所属专题：专题报道Ⅲ：智慧林业之森林可视化研究

• 专题报道Ⅲ：智慧林业之森林可视化研究（执行主编李凤日、张怀清、曹林） • 上一篇下一篇

基于注意力机制和改进DeepLabV3+的无人机林区图像地物分割方法

赵玉刚¹(), 刘文萍¹^,^*(), 周焱¹, 陈日强¹, 宗世祥², 骆有庆²

1.北京林业大学信息学院,国家林业和草原局林业智能信息处理工程技术研究中心, 北京 100083
2.北京林业大学林学院,北京 100083

收稿日期:2022-09-24 修回日期:2022-11-01 出版日期:2024-07-30 发布日期:2024-08-05
通讯作者: *刘文萍(wendyl@vip.163.com),教授。
作者简介:
赵玉刚(15621377528@163.com)。
基金资助:
国家林业和草原局重大应急科技项目(ZD202001);国家重点研发计划(2021YFD1400900)

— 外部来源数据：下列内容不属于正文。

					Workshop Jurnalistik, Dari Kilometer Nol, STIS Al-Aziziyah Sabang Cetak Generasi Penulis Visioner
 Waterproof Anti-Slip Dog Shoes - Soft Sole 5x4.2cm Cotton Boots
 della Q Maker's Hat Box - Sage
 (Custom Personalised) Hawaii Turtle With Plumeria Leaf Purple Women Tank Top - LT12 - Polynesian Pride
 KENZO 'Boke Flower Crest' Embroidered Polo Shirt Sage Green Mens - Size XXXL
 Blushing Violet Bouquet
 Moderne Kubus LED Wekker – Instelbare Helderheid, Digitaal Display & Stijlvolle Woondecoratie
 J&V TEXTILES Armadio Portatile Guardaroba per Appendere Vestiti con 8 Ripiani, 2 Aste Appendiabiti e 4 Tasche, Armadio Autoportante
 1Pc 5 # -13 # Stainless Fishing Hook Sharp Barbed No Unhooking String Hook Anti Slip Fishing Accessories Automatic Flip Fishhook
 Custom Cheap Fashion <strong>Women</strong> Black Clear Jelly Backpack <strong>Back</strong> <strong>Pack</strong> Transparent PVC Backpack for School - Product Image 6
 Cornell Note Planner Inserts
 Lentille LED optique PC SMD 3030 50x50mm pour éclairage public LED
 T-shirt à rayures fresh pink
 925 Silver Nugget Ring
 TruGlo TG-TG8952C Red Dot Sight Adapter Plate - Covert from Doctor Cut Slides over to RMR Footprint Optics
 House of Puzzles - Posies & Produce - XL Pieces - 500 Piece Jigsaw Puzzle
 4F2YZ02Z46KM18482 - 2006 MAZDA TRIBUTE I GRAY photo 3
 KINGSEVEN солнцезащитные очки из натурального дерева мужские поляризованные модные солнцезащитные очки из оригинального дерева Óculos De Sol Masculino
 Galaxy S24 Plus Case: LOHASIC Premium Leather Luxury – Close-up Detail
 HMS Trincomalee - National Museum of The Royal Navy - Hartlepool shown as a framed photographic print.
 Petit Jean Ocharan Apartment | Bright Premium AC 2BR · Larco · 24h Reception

UAV forestry land-cover image segmentation method based on attention mechanism and improved DeepLabV3+

ZHAO Yugang¹(), LIU Wenping¹^,^*(), ZHOU Yan¹, CHEN Riqiang¹, ZONG Shixiang², LUO Youqing²

1. School of Information, Beijing Forestry University, Engineering Research Center for Forestry-oriented Intelligent Information Processing of National Forestry and Grassland Administration, Beijing 100083, China
2. School of Forestry, Beijing Forestry University, Beijing 100083, China

Received:2022-09-24 Revised:2022-11-01 Online:2024-07-30 Published:2024-08-05

摘要/Abstract

摘要：

【目的】为提取林区主要地物分布信息,基于注意力机制和DeepLabV3+语义分割网络提出一种面向无人机林区图像的地物分割方法Tree-DeepLab。【方法】根据不同的林区地物类型对图像进行标注,标注类型分为法国梧桐(Platanus orientalis)、银杏(Ginkgo biloba)、杨树(Populus sp.)、草地、道路和裸地6类,以获取语义分割数据集。对语义分割网络进行改进:①将带有分组注意力机制的ResNeSt101网络作为DeepLabV3+语义分割网络的主干网络;②将空洞空间卷积池化金字塔模块的连接方式设置成串并行相结合形式,同时改变空洞卷积的扩张率组合;③解码器增加浅层特征融合分支;④解码器增加空间注意力模块;⑤解码器增加高效通道注意力模块。【结果】在自制数据集基础上进行训练和测试,试验结果表明:Tree-DeepLab语义分割模型的平均像素精度和平均交并比分别为97.04%和85.01%,较原始DeepLabV3+分别提升4.03和14.07个百分点,且优于U-Net和PSPNet语义分割网络。【结论】Tree-DeepLab语义分割网络能够有效分割无人机航拍林区图像,以获取林区主要地物类型的分布信息。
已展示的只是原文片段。